* start *
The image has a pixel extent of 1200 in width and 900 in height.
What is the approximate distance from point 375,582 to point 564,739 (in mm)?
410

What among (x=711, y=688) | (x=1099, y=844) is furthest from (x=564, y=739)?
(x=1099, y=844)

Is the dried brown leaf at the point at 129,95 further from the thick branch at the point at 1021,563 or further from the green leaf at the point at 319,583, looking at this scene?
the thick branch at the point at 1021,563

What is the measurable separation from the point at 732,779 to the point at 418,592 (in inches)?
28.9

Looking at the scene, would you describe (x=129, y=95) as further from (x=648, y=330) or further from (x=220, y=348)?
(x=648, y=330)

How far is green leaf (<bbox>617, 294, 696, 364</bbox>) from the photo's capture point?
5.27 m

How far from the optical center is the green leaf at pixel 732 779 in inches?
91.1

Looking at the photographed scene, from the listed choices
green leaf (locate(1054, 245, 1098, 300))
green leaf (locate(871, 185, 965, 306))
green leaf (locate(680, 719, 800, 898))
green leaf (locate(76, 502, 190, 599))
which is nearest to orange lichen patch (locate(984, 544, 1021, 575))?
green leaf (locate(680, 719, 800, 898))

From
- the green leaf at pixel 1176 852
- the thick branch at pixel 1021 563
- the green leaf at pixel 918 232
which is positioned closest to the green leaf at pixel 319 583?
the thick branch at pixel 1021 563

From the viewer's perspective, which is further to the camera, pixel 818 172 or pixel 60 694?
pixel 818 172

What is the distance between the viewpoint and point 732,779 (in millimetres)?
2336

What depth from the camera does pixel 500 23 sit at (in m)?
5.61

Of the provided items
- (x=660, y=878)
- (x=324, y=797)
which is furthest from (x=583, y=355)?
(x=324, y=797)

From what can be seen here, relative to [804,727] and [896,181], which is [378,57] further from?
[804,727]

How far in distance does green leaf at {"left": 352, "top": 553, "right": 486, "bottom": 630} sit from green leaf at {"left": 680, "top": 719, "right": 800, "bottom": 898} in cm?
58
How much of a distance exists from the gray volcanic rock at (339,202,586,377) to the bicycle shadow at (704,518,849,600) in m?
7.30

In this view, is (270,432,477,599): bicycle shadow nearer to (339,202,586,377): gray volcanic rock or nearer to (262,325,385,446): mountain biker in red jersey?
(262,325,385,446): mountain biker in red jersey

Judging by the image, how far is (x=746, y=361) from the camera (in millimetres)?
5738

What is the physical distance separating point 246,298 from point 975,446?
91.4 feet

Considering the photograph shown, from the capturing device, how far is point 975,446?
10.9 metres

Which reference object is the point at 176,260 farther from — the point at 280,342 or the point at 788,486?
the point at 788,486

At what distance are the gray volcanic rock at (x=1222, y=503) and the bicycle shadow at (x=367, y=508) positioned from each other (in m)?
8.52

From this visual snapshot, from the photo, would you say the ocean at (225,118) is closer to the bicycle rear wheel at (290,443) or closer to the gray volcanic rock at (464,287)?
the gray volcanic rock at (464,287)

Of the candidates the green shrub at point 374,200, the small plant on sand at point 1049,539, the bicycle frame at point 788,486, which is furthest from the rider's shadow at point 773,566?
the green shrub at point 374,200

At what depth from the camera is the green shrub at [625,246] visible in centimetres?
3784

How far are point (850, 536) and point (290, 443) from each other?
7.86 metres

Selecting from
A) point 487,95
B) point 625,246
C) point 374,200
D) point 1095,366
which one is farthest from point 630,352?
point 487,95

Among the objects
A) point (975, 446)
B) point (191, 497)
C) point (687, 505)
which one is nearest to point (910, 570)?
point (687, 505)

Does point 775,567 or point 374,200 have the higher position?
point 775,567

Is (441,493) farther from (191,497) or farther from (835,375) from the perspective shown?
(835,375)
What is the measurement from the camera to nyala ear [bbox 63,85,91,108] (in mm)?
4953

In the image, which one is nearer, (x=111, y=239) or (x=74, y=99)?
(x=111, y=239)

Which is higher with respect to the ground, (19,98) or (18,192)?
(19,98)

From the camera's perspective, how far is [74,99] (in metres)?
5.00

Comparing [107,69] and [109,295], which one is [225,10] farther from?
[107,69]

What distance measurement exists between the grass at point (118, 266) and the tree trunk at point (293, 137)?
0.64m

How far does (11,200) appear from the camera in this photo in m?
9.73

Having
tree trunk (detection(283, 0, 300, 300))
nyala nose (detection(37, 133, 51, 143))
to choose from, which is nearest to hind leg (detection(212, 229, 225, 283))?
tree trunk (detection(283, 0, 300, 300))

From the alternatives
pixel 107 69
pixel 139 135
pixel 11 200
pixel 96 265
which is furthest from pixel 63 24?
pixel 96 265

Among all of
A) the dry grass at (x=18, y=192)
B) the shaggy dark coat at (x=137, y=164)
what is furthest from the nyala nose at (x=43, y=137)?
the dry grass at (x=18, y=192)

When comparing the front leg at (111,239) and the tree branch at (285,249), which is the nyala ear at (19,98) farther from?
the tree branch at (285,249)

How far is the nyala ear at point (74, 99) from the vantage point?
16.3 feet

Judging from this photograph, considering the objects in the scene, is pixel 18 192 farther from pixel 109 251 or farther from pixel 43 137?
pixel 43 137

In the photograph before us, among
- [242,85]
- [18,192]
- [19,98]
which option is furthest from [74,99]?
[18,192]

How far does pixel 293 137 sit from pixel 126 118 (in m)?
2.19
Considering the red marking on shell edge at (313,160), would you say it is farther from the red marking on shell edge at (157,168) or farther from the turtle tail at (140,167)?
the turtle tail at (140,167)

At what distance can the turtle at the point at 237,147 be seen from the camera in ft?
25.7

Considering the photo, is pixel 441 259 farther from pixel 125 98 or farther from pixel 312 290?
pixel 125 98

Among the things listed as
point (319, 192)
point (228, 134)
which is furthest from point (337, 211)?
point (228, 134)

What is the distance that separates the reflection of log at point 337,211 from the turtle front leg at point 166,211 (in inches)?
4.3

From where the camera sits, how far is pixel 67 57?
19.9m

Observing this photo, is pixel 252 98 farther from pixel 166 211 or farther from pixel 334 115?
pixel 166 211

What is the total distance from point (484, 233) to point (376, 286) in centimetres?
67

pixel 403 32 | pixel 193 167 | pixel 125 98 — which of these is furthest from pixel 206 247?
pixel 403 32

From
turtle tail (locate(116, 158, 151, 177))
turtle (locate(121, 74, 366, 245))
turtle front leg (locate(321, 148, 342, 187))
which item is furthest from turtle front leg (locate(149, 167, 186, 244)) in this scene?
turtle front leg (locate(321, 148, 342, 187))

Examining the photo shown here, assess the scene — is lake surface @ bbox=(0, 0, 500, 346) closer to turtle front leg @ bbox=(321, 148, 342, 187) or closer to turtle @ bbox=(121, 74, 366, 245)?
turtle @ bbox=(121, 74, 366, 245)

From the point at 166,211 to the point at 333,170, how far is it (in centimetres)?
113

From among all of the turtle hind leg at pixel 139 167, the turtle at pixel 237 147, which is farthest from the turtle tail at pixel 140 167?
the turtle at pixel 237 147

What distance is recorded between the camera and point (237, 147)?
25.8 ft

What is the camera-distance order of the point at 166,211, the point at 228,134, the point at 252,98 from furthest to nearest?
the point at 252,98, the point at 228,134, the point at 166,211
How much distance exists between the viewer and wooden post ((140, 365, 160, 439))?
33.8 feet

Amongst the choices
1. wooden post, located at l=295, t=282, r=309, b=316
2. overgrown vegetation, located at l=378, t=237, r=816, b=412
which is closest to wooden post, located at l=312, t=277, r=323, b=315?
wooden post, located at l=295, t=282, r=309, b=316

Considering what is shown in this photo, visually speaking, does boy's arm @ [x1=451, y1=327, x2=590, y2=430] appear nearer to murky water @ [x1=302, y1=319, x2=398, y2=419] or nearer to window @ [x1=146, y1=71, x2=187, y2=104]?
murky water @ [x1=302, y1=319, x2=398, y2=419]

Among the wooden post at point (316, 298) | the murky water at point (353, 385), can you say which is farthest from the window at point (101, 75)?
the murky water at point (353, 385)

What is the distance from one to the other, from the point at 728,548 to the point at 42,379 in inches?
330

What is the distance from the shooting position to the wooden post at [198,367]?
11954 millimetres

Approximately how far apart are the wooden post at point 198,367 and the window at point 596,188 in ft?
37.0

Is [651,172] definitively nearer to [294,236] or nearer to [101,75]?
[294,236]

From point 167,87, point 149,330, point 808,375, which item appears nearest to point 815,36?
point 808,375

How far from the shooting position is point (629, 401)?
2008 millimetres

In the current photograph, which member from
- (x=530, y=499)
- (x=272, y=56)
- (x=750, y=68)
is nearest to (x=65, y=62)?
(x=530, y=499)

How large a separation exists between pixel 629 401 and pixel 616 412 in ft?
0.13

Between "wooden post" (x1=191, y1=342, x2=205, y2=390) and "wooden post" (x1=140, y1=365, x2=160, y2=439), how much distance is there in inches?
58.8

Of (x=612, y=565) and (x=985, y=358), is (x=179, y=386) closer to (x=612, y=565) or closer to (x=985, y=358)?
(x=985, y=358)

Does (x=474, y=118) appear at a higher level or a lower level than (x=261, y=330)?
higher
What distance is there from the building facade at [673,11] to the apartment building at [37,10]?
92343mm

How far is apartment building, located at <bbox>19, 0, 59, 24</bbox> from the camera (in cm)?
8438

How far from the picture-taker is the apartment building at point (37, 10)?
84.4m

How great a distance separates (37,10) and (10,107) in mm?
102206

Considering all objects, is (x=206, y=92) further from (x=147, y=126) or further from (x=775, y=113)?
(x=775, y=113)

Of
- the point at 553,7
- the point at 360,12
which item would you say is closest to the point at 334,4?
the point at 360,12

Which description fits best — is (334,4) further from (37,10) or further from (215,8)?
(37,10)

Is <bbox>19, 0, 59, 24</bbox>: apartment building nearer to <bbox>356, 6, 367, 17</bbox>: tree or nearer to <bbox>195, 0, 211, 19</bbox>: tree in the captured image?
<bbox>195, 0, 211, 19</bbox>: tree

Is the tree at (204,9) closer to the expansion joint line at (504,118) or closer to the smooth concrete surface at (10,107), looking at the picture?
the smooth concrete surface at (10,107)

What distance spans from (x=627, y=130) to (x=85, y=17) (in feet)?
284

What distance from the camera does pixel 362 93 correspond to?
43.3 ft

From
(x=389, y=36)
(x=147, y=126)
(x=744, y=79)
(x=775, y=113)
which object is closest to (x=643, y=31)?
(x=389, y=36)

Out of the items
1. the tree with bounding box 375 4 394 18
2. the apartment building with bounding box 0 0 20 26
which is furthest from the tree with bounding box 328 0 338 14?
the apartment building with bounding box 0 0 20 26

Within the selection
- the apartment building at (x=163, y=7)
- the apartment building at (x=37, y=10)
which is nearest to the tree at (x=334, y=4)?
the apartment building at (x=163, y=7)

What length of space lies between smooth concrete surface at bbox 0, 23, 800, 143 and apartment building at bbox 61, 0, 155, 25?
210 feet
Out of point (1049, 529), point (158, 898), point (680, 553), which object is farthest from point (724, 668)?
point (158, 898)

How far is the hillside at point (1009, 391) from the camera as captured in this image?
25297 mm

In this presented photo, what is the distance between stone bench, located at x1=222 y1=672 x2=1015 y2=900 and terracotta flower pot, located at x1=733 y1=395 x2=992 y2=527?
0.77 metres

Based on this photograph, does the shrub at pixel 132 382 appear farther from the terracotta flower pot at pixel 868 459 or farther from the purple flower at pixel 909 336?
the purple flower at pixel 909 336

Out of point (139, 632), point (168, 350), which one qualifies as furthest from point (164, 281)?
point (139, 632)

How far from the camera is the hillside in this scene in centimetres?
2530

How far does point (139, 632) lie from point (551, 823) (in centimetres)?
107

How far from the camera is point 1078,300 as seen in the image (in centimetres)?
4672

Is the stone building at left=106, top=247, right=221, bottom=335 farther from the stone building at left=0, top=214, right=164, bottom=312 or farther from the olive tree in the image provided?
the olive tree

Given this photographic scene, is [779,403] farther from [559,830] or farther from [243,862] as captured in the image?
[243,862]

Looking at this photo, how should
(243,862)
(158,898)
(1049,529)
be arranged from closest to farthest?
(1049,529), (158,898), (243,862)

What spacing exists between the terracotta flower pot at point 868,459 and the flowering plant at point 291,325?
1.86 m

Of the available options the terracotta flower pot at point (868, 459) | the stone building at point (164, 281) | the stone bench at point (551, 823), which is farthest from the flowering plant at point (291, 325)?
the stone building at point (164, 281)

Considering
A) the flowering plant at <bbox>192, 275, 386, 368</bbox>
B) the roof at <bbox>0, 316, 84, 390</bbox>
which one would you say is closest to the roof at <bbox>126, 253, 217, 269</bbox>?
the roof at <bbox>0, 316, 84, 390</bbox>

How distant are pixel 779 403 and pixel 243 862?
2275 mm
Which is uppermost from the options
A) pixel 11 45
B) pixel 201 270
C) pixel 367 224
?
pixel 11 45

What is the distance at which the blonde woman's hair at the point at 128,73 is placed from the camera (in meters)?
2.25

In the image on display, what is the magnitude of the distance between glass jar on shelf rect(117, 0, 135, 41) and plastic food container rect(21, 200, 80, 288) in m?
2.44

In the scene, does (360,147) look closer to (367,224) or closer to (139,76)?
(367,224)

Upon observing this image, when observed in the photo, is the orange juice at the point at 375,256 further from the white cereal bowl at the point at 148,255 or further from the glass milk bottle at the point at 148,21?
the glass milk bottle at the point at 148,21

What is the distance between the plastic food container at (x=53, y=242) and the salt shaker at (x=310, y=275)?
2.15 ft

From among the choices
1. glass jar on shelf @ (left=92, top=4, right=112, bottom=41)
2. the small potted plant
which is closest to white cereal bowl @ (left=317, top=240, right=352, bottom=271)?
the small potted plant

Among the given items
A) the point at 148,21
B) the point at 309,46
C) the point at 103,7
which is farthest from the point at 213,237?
* end *
- [What you are asked to do]: Only the lines from the one containing "How distant are" to the end of the listing belong in the output, each reproduced exactly.

- [Task response]:
How distant are pixel 779 403 and pixel 243 862?
2275 mm
Which is uppermost from the options
A) pixel 11 45
B) pixel 201 270
C) pixel 367 224
?
pixel 11 45

What is the distance at which the blonde woman's hair at the point at 128,73 is placed from the camera (in meters)?
2.25

In the image on display, what is the magnitude of the distance between glass jar on shelf rect(117, 0, 135, 41) and plastic food container rect(21, 200, 80, 288) in m?
2.44

In the scene, does (360,147) look closer to (367,224) or closer to (139,76)?
(367,224)

Upon observing this image, when observed in the photo, is the orange juice at the point at 375,256 further from the white cereal bowl at the point at 148,255 or further from the glass milk bottle at the point at 148,21?
the glass milk bottle at the point at 148,21

What is the distance between the plastic food container at (x=53, y=242) and the salt shaker at (x=310, y=275)?
2.15 ft

From among the choices
1. glass jar on shelf @ (left=92, top=4, right=112, bottom=41)
2. the small potted plant
which is closest to white cereal bowl @ (left=317, top=240, right=352, bottom=271)?
the small potted plant

Among the given items
A) the point at 148,21
B) the point at 309,46
C) the point at 103,7
which is farthest from the point at 213,237?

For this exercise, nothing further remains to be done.